*What the task requires:* Please list every row below that contains the word "emblem", copying each one in full.

*Stored data:*
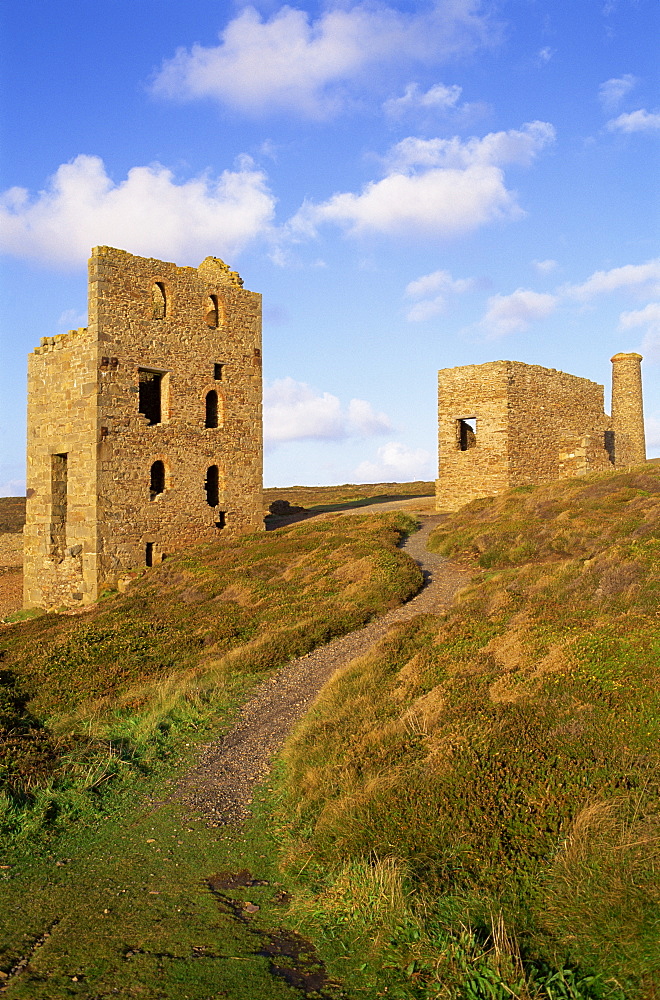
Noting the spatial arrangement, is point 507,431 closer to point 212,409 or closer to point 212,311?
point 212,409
---
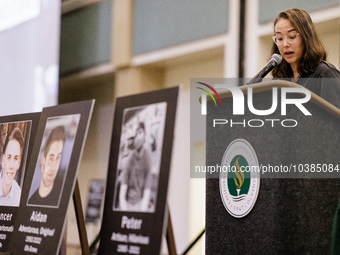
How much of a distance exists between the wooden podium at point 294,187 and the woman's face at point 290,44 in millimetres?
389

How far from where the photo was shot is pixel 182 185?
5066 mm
==
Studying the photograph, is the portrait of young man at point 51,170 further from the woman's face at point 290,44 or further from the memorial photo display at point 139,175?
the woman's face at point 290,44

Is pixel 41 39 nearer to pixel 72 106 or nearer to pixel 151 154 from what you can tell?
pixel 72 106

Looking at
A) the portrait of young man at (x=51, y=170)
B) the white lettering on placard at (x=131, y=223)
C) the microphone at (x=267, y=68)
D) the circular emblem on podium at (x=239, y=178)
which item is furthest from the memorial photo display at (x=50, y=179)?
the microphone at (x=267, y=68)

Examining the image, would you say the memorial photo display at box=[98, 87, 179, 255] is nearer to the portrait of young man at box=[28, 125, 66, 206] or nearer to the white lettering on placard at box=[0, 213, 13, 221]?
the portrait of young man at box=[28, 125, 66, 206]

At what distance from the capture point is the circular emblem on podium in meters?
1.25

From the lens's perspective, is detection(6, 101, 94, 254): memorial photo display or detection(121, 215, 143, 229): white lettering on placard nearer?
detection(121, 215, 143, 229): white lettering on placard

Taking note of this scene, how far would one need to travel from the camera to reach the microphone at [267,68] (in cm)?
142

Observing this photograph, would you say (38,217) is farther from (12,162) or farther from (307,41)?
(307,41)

*Correct result:*
D) the circular emblem on podium at (x=239, y=178)
At what distance from the capture point is the circular emblem on podium in meters?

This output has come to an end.